→ **What you have to do**
Please mark each statement about the horse pasture thread below as yes or no, and support each answer with the deciding words from the thread, quoted exactly. 1. The property kalete owns behind the in-laws' house is about half an acre. 2. The property is about an hour from kalete's house. 3. farmpony84 says the land could probably work for two horses.
** START Passage **
# Many Questions



## kalete (Mar 10, 2009)

Hi there!
So I was talking to my husband and father-in-law today, and they got me excited. My husband and I own the property directly behind my in-law's house (about 1/2 an acre) and my father-in-law was saying we could probably acquire the adjacent property (another 1/2 acre) for a few hundred dollars. Immediately, I thought about putting up a pasture there. 

Honestly, I'm thinking (even though I would kill to own a horse) that it's not going to work, but I'd like some opinions. The property is about 20 minutes from my house, and even though it's behind my in-law's, I really am not sure if they'd be able to help or even if I would want them to, as far as feeding/blanketing etc goes. There are some trails up in the mountains, but I don't know if there's enough room to have a bit of pasture, a stable/run-in and some sort of round pen/arena to work them in. I'm assuming, of course, that I would need to get two so they don't get lonely. Father-in-law is in love with minis, so maybe I could get a horse for myself and a mini. Would they work well together? Basically my big question is, is it enough room? Thanks in advance!


----------



## farmpony84 (Apr 21, 2008)

It probably won't be enough land..... not for grazing purposes. If you were willing to feed a minimal of once per day and OR keep a round bale out at all times....You could probably make it work... for one horse.


----------



## 7Ponies (May 21, 2009)

one acre for one horse and a mini would probably do okay. Personally I'd like more room, but you could make it work.
** END Passage **
** START Records **
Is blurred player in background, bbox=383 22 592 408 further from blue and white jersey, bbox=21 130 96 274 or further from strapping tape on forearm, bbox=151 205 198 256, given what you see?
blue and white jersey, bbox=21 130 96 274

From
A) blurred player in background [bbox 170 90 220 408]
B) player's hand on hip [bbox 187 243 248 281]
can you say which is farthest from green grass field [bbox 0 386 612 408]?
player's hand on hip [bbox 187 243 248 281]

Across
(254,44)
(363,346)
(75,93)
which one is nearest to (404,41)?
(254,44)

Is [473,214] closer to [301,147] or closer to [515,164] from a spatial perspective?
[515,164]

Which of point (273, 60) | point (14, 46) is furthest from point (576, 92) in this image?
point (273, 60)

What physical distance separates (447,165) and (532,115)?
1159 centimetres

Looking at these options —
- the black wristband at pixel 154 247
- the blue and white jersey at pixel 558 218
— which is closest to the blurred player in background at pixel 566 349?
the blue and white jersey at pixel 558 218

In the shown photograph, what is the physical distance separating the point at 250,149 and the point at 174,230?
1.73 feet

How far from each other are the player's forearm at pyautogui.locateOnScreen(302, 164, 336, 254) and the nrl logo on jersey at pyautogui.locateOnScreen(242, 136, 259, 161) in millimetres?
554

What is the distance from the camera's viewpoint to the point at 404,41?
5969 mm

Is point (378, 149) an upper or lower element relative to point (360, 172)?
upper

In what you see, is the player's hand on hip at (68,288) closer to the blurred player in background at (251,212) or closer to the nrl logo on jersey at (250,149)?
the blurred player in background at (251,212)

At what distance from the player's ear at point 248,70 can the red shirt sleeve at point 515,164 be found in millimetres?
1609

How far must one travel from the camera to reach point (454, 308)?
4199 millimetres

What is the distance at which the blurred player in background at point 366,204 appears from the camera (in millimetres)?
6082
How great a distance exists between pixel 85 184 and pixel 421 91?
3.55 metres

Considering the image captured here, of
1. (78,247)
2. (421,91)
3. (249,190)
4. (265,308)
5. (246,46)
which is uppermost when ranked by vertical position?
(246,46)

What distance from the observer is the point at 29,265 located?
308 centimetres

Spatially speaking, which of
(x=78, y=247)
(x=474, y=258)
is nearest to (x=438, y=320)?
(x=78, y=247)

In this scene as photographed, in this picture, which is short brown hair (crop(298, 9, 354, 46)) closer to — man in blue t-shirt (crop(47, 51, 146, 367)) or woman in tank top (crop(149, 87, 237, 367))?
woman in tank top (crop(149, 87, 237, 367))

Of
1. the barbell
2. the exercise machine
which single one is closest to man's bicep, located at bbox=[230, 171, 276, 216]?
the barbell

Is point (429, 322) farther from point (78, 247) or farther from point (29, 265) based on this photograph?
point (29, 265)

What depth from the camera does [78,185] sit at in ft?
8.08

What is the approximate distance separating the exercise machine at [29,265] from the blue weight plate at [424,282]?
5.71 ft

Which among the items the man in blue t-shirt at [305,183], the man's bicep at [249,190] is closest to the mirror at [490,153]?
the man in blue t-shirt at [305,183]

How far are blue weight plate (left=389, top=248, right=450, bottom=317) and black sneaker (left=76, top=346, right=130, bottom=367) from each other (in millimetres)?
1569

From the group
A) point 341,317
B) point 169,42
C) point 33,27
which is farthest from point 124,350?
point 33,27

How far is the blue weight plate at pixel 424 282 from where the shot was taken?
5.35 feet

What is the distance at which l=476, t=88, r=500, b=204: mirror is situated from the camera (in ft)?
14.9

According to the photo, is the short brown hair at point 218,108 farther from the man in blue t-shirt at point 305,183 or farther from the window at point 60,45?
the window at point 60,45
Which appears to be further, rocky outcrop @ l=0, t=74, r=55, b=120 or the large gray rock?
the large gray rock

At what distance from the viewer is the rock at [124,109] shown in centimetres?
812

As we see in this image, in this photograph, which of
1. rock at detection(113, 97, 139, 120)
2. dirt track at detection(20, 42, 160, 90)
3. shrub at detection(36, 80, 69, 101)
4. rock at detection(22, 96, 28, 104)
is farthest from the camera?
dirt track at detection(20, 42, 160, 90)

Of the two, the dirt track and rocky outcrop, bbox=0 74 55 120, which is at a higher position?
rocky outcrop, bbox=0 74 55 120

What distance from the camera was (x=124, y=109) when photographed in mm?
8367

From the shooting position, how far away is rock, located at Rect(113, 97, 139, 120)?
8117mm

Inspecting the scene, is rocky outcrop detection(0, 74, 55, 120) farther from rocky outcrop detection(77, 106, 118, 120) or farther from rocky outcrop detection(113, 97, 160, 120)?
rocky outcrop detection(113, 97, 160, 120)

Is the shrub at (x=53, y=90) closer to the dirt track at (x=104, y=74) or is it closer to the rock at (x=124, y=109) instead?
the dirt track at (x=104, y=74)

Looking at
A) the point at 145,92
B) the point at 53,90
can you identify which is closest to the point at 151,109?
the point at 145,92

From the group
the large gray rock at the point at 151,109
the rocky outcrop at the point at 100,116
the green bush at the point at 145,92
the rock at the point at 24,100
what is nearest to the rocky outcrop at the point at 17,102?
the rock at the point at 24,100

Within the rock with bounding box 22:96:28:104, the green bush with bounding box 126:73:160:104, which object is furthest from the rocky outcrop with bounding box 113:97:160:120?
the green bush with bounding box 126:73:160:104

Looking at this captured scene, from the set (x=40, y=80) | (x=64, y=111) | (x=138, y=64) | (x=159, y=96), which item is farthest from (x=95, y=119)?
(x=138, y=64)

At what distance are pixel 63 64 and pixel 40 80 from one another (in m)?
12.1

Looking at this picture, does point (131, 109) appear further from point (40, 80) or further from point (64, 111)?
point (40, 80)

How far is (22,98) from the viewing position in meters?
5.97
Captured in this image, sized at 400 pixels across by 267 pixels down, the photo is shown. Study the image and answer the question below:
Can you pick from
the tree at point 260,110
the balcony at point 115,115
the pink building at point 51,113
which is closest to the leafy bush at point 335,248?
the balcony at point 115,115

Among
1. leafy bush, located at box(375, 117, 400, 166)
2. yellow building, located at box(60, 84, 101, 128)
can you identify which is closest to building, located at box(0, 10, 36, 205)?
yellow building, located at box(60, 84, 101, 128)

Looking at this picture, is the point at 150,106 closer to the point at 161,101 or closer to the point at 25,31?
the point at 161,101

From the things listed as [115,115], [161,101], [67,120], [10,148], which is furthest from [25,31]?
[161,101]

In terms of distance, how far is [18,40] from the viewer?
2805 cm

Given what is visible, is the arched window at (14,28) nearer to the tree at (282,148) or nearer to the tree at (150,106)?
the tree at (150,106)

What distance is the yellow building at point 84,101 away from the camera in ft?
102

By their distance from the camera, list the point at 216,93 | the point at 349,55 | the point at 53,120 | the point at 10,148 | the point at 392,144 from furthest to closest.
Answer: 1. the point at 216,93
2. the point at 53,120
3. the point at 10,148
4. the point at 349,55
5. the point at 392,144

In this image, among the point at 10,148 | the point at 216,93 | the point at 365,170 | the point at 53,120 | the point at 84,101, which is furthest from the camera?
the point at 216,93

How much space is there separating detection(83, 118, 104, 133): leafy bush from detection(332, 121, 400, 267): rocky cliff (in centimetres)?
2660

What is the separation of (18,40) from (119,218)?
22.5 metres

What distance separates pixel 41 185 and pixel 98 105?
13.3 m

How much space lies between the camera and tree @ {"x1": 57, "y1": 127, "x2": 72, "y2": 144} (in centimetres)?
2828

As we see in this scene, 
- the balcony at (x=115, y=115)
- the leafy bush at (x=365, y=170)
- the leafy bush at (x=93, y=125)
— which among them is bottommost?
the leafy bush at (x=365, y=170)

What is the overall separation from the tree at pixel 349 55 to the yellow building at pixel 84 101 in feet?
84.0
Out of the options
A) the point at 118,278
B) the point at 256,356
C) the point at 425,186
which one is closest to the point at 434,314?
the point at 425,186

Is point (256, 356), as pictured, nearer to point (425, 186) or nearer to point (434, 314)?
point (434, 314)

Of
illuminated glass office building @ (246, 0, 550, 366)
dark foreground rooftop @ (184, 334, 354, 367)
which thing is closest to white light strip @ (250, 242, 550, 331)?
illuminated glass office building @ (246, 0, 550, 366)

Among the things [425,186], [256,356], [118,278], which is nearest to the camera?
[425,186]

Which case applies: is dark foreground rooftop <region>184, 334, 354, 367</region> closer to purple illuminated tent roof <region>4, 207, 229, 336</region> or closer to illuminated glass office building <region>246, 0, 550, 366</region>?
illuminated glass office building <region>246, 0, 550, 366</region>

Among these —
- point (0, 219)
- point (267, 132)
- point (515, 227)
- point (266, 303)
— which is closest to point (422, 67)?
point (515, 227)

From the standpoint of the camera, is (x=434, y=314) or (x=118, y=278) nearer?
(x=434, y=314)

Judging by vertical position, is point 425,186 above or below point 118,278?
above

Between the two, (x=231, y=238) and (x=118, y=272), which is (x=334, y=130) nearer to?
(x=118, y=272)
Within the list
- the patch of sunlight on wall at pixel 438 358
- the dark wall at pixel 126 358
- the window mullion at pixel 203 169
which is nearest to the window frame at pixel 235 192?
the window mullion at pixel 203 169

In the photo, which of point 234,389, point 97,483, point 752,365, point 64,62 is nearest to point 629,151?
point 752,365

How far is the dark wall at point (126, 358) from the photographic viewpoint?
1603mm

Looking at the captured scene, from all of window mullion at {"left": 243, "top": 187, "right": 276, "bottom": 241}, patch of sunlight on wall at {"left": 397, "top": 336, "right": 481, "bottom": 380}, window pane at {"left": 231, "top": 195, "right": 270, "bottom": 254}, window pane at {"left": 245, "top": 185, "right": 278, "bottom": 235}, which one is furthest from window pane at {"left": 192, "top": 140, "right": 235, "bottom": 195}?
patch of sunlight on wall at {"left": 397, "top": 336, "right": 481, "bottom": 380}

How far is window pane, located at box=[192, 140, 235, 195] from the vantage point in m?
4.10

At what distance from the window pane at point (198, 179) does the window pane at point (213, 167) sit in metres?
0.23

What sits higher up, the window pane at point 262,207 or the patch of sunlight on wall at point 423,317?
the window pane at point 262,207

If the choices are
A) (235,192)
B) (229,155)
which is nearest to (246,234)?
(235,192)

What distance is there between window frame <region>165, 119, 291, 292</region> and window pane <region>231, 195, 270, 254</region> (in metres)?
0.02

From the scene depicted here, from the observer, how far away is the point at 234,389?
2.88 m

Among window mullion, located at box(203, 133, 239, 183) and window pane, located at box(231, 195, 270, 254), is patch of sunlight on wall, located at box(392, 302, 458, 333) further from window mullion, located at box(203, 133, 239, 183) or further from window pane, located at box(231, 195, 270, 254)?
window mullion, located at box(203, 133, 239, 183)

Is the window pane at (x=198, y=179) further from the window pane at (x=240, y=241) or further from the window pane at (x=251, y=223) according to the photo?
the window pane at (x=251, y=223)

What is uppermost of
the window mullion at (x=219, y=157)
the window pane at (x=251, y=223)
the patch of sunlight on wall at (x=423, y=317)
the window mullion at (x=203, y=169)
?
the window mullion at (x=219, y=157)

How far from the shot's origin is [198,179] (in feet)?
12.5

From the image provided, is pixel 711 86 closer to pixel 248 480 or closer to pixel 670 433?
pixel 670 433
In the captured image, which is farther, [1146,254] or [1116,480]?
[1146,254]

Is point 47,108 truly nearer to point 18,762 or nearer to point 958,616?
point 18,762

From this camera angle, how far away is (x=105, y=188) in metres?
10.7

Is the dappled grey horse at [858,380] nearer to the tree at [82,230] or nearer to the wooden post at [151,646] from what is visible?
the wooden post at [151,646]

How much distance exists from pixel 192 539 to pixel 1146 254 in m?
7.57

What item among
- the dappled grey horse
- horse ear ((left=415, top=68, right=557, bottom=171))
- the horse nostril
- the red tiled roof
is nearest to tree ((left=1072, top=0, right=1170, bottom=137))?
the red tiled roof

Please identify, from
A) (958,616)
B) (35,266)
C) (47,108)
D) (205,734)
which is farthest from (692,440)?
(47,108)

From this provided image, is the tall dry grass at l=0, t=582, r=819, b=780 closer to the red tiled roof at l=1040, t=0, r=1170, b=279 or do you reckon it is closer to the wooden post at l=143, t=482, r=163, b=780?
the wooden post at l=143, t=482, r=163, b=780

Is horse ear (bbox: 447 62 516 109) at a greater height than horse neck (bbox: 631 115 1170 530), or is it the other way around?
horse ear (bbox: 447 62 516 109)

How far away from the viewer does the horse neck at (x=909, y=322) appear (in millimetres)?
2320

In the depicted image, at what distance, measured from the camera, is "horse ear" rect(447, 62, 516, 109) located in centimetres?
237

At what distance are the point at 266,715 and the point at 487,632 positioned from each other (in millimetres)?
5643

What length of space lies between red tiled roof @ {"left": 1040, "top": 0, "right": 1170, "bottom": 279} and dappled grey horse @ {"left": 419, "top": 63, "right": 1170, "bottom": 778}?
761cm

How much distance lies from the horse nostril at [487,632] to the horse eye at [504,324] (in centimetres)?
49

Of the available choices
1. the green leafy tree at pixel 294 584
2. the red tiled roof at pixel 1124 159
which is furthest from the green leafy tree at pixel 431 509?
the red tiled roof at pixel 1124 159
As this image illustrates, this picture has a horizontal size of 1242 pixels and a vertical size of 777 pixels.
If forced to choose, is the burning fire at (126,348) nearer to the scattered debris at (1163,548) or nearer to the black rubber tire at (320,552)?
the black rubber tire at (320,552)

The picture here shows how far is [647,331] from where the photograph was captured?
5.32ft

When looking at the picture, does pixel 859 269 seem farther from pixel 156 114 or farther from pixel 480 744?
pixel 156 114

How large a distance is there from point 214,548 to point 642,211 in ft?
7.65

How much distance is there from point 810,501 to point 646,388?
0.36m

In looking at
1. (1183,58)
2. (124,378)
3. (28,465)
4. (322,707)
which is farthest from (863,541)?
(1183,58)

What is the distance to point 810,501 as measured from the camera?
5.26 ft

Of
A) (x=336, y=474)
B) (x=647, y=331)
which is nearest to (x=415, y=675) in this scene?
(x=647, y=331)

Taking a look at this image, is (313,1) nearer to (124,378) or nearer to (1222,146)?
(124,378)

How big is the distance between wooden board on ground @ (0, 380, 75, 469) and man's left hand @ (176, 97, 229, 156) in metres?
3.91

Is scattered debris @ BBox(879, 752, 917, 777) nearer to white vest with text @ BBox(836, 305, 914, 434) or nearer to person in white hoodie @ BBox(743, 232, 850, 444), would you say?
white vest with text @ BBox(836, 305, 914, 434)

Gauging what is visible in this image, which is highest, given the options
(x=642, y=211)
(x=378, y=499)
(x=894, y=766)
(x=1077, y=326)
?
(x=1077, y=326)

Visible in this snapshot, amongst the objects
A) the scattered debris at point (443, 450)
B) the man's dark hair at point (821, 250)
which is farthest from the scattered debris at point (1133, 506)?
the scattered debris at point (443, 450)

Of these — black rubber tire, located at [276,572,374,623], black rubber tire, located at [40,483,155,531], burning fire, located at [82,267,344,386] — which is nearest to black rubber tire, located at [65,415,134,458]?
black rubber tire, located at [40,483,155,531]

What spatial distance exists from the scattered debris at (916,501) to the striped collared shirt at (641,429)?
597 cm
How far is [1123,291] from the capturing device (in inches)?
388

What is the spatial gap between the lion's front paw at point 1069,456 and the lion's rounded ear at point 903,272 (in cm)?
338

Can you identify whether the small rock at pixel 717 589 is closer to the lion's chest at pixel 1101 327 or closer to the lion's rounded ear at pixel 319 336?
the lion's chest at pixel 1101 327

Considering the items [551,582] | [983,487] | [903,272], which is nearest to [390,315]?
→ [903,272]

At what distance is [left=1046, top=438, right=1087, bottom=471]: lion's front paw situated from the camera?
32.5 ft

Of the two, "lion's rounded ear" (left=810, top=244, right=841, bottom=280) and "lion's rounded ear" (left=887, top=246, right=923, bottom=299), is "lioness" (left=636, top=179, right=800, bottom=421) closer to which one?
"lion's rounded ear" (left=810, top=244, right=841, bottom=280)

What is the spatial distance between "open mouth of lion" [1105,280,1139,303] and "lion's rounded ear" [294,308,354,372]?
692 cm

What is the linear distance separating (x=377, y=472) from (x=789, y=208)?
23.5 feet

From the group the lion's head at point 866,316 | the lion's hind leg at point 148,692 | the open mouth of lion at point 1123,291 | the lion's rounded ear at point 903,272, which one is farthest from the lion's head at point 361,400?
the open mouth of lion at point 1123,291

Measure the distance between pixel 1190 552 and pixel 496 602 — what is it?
** END Records **
→ **The solution**
1. Yes: "My husband and I own the property directly behind my in-law's house (about 1/2 an acre)"
2. No: "The property is about 20 minutes from my house"
3. No: "You could probably make it work... for one horse."